Posts Tagged ‘willingness to be dependent’

Held by God for eternity

December 5, 2020

Advent 2 – 2020

Mark 1:1-8

Marian Free

In the name of God “who is casting down the barriers” and coming in love to claim us. Amen.

There is an event from my childhood that comes back to haunt me from time to time. It is only a small thing, but it taught me a big lesson. Like many families, ours had a nightly ritual of ‘goodnight’ kisses. If we had taken ourselves to bed and our parents had not come in to say ‘goodnight’, my sister and I would call out in a sing song voice; “Mummy and Daddy, come and kiss us!” It was a comforting routine and one that assured us that parents would come, that we were important to them. One night, I think it was when I was about eleven, mum came in as usual. Whether it was because we had guests I don’t know, but I do remember that my eleven-year-old self insisted that I was too big for goodnight kisses. I can’t quite recall my mother’s face, but I think there was an element of surprise and maybe disappointment. To her credit, in this as in other matters, she didn’t press me, and the kisses ceased from that point. 

I often wonder if mum was sad that I had ended that routine but of course, the person who suffered most was myself. Through my own actions I had cut myself off, not only from the nightly routine, but from expressions of parental affection. I had created a barrier that was hard to break through. I had put an end to one way in which my mother could show her love for me. 

There are all kinds of reasons why we lock people out. Mine was apparently a belief that nightly kisses were for babies. There are some people have been so badly hurt that they build up barriers between themselves and others. If they don’t let anyone in, they think they can’t be hurt. Others put up barriers because they don’t think they are good enough or clever enough to warrant attention or affection. Still others refuse help because they want to assert their independence or because they fear that their independence will be compromised if they display any weakness. 

I’m sure that we all know or have known people who push us aside, who refuse to be helped or who will not let anyone show affection to them. The problem is, that such people, like my younger self hurt themselves more than they hurt others and they become even more isolated and alone, less able to acknowledge – to themselves and to others – that they might need help or that they would in fact benefit from care and affection.

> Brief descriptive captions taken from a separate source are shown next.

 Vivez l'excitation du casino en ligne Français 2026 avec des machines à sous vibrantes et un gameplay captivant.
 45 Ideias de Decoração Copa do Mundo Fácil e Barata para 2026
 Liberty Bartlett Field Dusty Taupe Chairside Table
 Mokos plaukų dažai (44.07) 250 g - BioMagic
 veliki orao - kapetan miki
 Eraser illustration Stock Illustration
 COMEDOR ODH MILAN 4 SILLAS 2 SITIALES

I suspect that the same can be said of some people’s relationship with God. That is, there are those who think that they won’t ever be good enough for God so they push God away, refusing to believe that God could love someone like them. Some have been so hurt by the church (or its officials) or taught that God is punitive and cruel that they are quite unable to open themselves to love of any kind, let alone the love of God. Still others simply don’t want God to cramp their style. They refuse to let God in because they are afraid that if they do, they will have to give up behaviours that are incompatible with a relationship with God. And there are those who feel they need to keep God at a safe distance because they do not want to admit that they need the love and support that God can give. To them a relationship with God would be a sign of weakness, an indication that they could manage on their own. 

Pushing God away damages us more than it damages God. God, like my mother, will not force anyone to accept affection and support against their will, and those who know God and who deliberately lock God out of their lives will inevitably miss out on the warmth, encouragement and confidence that comes from knowing oneself loved by God. 

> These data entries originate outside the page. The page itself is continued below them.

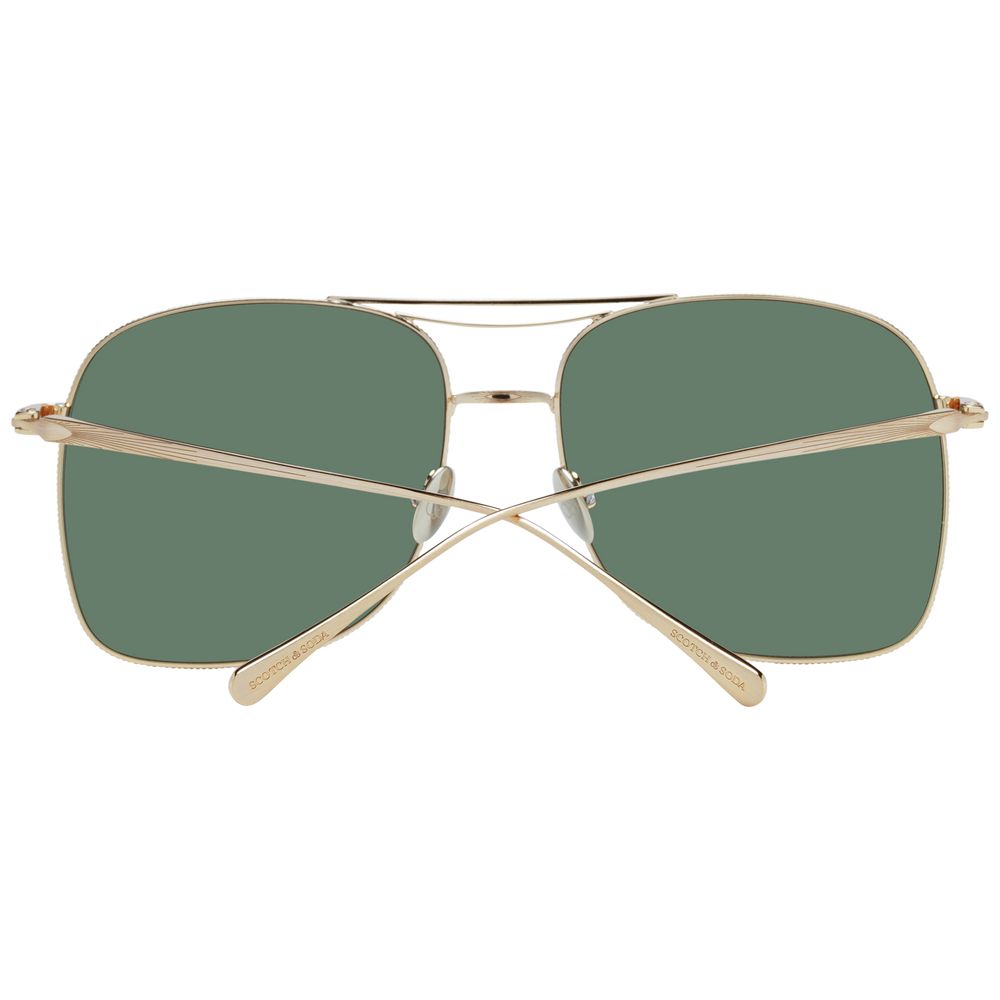 Gold Women Sunglass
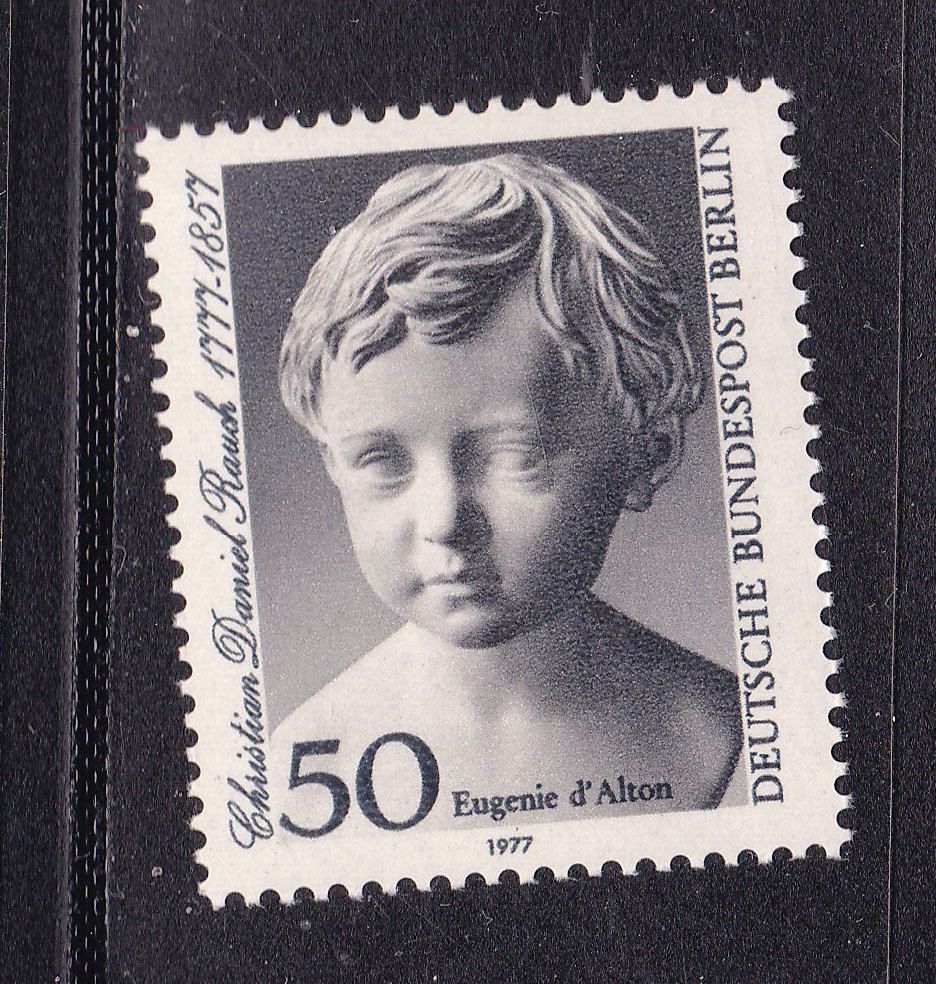 Германия - Берлин  1977 г MNH - искусство - фото фото фото 0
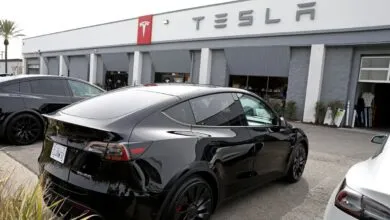 Tesla Redesigns Door Handles After Safety Probe, Bloomberg Reports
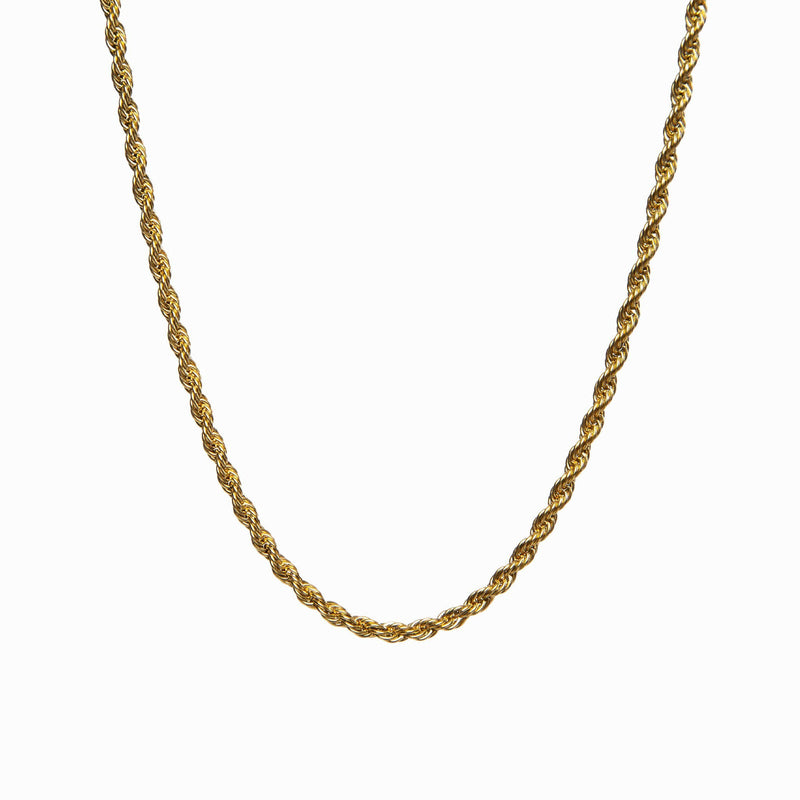Cross Pendant Necklace - 18K Gold Plated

In today’s gospel John the Baptist quotes Isaiah: “In the wilderness prepare the way of the Lord.” Isaiah continues: “make straight in the desert a highway for our God. Every valley shall be lifted up, and every mountain and hill be made low; the uneven ground shall become level and the rough places a plain” (Is 40:3). Isaiah is assuring the people that their time of desolation has come to an end and is urging them to ensure that they remove any barriers that would prevent God’s return. John the Baptist makes the same plea: “Prepare the way of the Lord, make his paths straight”. One difference between the two is that John’s call for repentance (literally turning around) suggests that the barriers he is thinking of are the barriers of our own making and rather than the physical barriers envisaged by Isaiah. 

Advent is a time of preparation, a time to ensure that we are ready for God’s return – whenever and however that will be. We can make ourselves ready by polishing up the outside, by doing good works and practicing ‘holiness’. We can fret about whether we are good enough or whether we have done enough. Or we can look at ourselves and our lives. Are there parts of our lives from which we have locked God out? Have we built up protective barriers – so that we won’t be disappointed In God or so that we won’t be exposed as inadequate? Is there anything at all that prevents us from resting in God’s love?

Are we fearfully preparing to be judged, or confidently waiting for God to take us in God’s arms for all eternity?